▶ TU TAREA
Continúa el texto sobre la película Birdman a partir de su última oración.

Sesenta y seis años después de aquel ejercicio, el plano secuencia se ha usado más para introducciones o escenas con cierta carga dentro de una película, y claro, para lucimiento del dominio del espacio, iluminación y técnicas para filmar. Ya el año pasado Emmanuel Lubezki y Cuarón nos recetaron uno de casi veinte minutos para recrear la sensación espacial en la multipremiada Gravity (2013). Y es precisamente Emmanuel Lubezki quien este 2014, de la mano de otro mexicano en la dirección, Alejandro G. Inárritu, trae algo comparable a lo que hiciera Hitchcock en el 49, pero con una resonancia que supera a la investigación de un crimen.

 

Birdman, último filme de Iñárritu, es también una comedia, aunque su humor negro se diluye en la lucha existencial de un actor de Hollywood, Riggan Thomas (Michael Keaton) que busca revalidarse como personaje público por medio del montaje de una obra de teatro en Broadway que, se supone, no es apta para ser interpretada por artistas de “su categoría”.

 

Riggan, quien se hiciera de fama y dinero gracias a su papel de Birdman en el cine de superhéroes, vive su día a día entre las tarimas, pasillos y camerinos de este teatro buscando, tal vez tarde y por lo tanto con el doble de esfuerzo, la variable que falta en esa fórmula de celebridad: prestigio. O eso creemos. Entre la neurosis de su agente Jake (Zach Galifianakis), la contratación de un famoso y voluble actor “de carácter”, Mike (Edward Norton), para co estelar con su posterior in-convivencia, y su hija Sam (Emma Stone) recién rehabilitada deambulando por ahí sin mucho sentido, Riggan hace una exigente revisión a su pasado como estrella por medio de la voz ─y juicio─ del mismo personaje emplumado. Mientras busca en sí mismo, y después en los demás, una justificación y validación de lo está haciendo, la personalidad (voz en off) de Birdman le reprocha cada uno de sus argumentos y decisiones poniendo en entredicho toda su credibilidad y haciéndole ver que es culpa de él y nadie más que hayan caído tan bajo.

▶ REGISTROS PROPORCIONADOS
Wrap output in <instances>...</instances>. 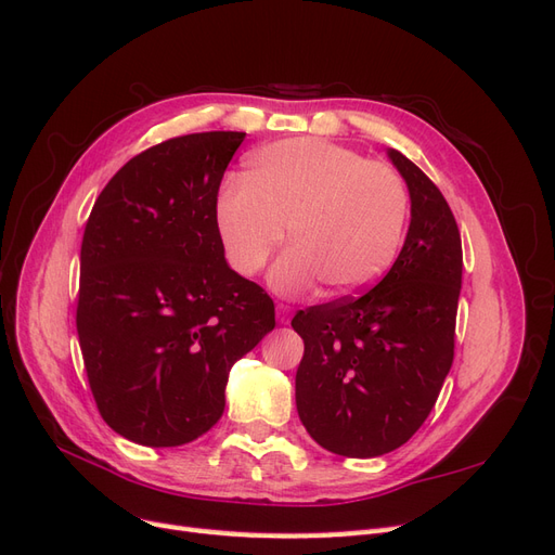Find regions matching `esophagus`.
Returning <instances> with one entry per match:
<instances>
[{
    "mask_svg": "<svg viewBox=\"0 0 555 555\" xmlns=\"http://www.w3.org/2000/svg\"><path fill=\"white\" fill-rule=\"evenodd\" d=\"M275 310H278V322H280V324H289L294 308H292V306H284V304H278Z\"/></svg>",
    "mask_w": 555,
    "mask_h": 555,
    "instance_id": "34e87169",
    "label": "esophagus"
}]
</instances>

▶ RESPUESTA
Lo sorprendente de Birdman, entre otros logros e impecable técnica, es que esa voz en off que en ocasiones puede hasta ser peligrosa para una película al anular cualquier subtexto, va adquiriendo una configuración que se hermana con, y esto no es coincidencia, el teatro. Y en segunda instancia una fantasía que también contiene elementos de la literatura de Raymond Carver. Birdman, el personaje, ofrece posibilidades para descifrarlo: Un superpoder, un desdoblamiento de personalidad, esquizofrenia, simple imaginación, etc. Sin embargo, eso es lo que menos importa frente a cómo influye y trabaja en el conflicto de Riggan Thomas, el actor. Birdman no busca que nos preguntemos qué pasa, sino si pasará.

 

Y si esa psicología machacante fuera poco, Iñárritu le añade elementos que no permiten ni un parpadeo y que por ende nos tiene absortos al cien por ciento casi comenzada la cinta.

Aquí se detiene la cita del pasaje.